County Supervisor Mark Lovelace (who attended the meeting but is not an HCAOG board member) said this was the first he'd heard about the missing money. Humboldt County Director of Public Works Tom Mattson said he, too, was taken by surprise.

In a phone conversation yesterday, Floyd explained that the $15 million had been set aside back around 2000 through the State Highway Operation and Protection Program (SHOPP). It was supposed to finance safety improvements between Eureka and Arcata, including repaving, bridge replacements, tide-gate replacements, new lighting and more. Eleven years later, that work hadn't started, and with so many other transportation projects shovel-ready around the state, officials at Caltrans headquarters in Sacramento took the money back. And there's no guarantee that we'll ever see it again.

Why was the project delayed so long? In part because it was hitched to another project along the same stretch of road: the Eureka-Arcata Route 101 Corridor Improvement project. You've probably heard about that one. It aims to install a traffic signal at Jacobs Ave. and an overpass at the Indianola cutoff, among other modifications to the six highway intersections between the two cities.
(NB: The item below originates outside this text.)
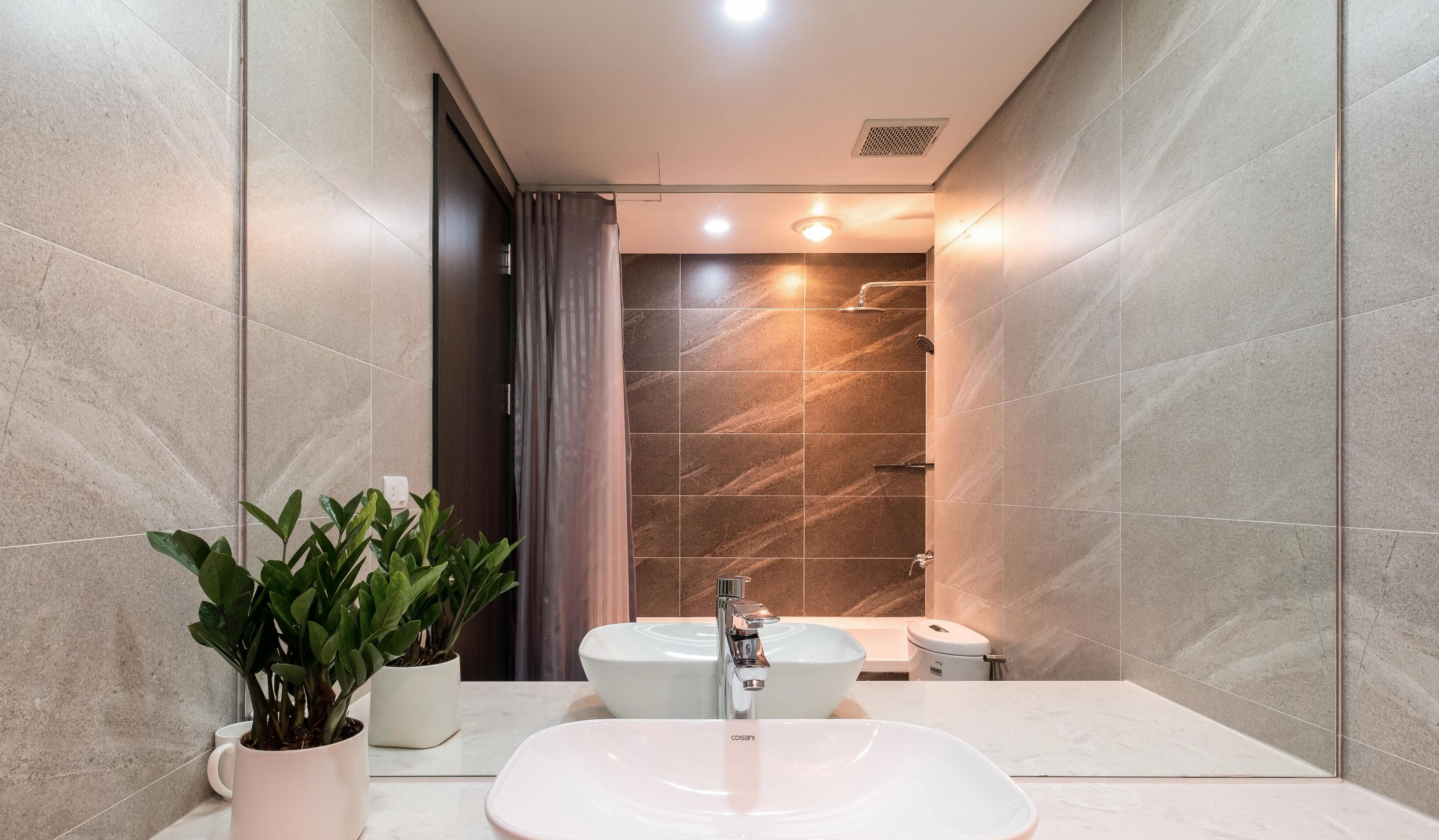 Un bagno moderno con un lavandino ampio, due specchi e una zona doccia.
Rather than perform separate environmental impact studies, Caltrans and HCAOG opted to combine the two projects in hopes of streamlining the permitting process. Now, that plan seems to have backfired. And the County Board of Supervisors is thinking twice about whether local governments should authorize the funds for the surviving half of those conjoined projects (close to $24 million).
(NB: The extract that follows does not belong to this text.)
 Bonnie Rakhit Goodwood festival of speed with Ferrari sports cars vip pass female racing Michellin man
Those funds come from a separate pot of state money called the State Transportation Improvement Program (STIP). STIP money gets allocated to local districts every other year. Humboldt County's allowance is about $12 million per cycle, so the 101 corridor project, with its $24 million price tag, would use two full years cycles (four years) of STIP funding. Lovelace, for one, isn't sure that's a good idea. He and his fellow supervisors are looking for some community input.
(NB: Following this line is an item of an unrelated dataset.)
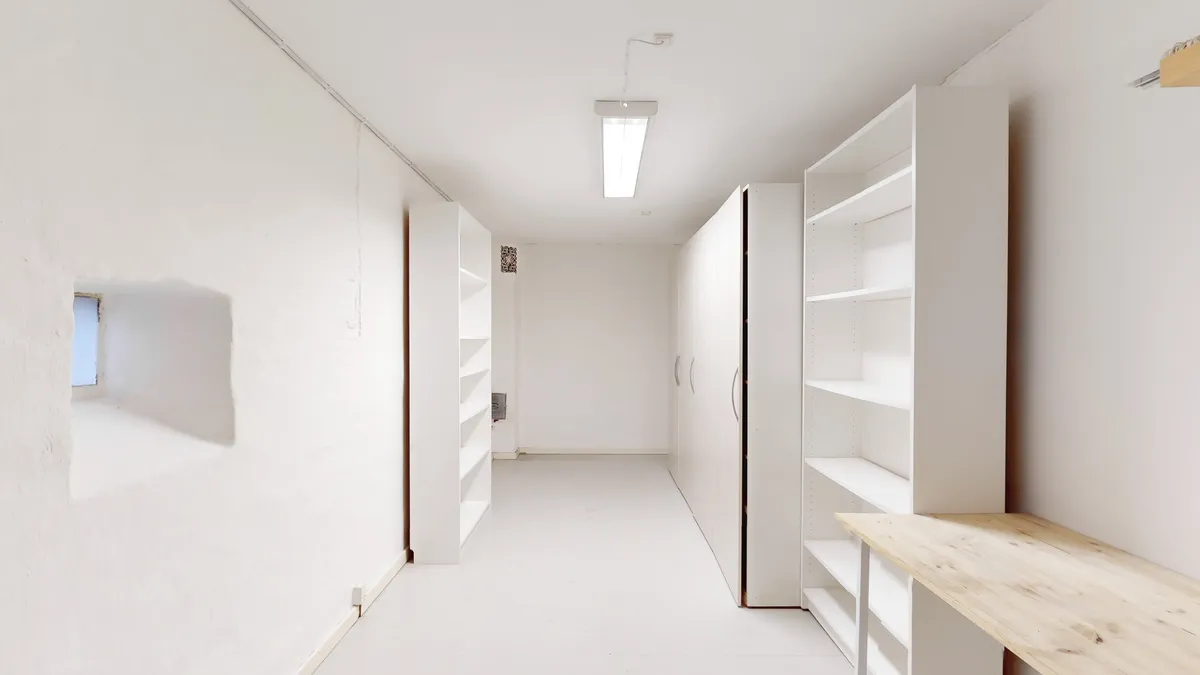 Langt, ubenyttet værelse med lyse loftslys og hvide vægge og gulv samt høje hvide hylder og et træbord til højre.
The board has called for a special meeting next Monday, Nov. 14, at 1:30 p.m. to discuss the pros and cons of spending so much scarce money on the project. The ultimate authorization is up to HCAOG, so the board is seeking input on how to direct its representative on the association's board, Second District Supervisor Clif Clendenen.

Here are the confusing details: STIP funds come in two-year cycles, but they're programmed in five-year increments. So the next increment will cover the five fiscal years of 2012-13 through 2016-17. The $24 million at stake here -- the money HCAOG is considering spending -- are tied to fiscal years 2015-16 through 2018-19.

Lovelace said that money could be used for a variety of other much-needed projects across the county: a roundabout at Murray Rd. and Central Ave. in McKinleyville; another roundabout at the "three corners" intersection of Old Arcata Rd. and Freshwater Rd.; new traffic signals in Eureka; and pedestrian improvements in southern Humboldt, among other projects.

"This is a huge issue," Lovelace said. He suggested that if a decision of this magnitude had been presented to the board with such little notice in the general plan update process, "people would scream, and someone would be fired."

The board of HCAOG is also taking its time with the decision. It elected to continue the decision on the project to its Dec. 1 meeting. If you have an opinion about how our county's limited transportation dollars should be spent, show up to one or both of these meetings and make your voice heard.

As for the lost $15 million in state funds, Floyd said that once the environmental clearances come through -- a step that will require sign-off from the California Coastal Commission -- we can ask for it back. But she acknowledged that state transportation funds are "very financially constrained."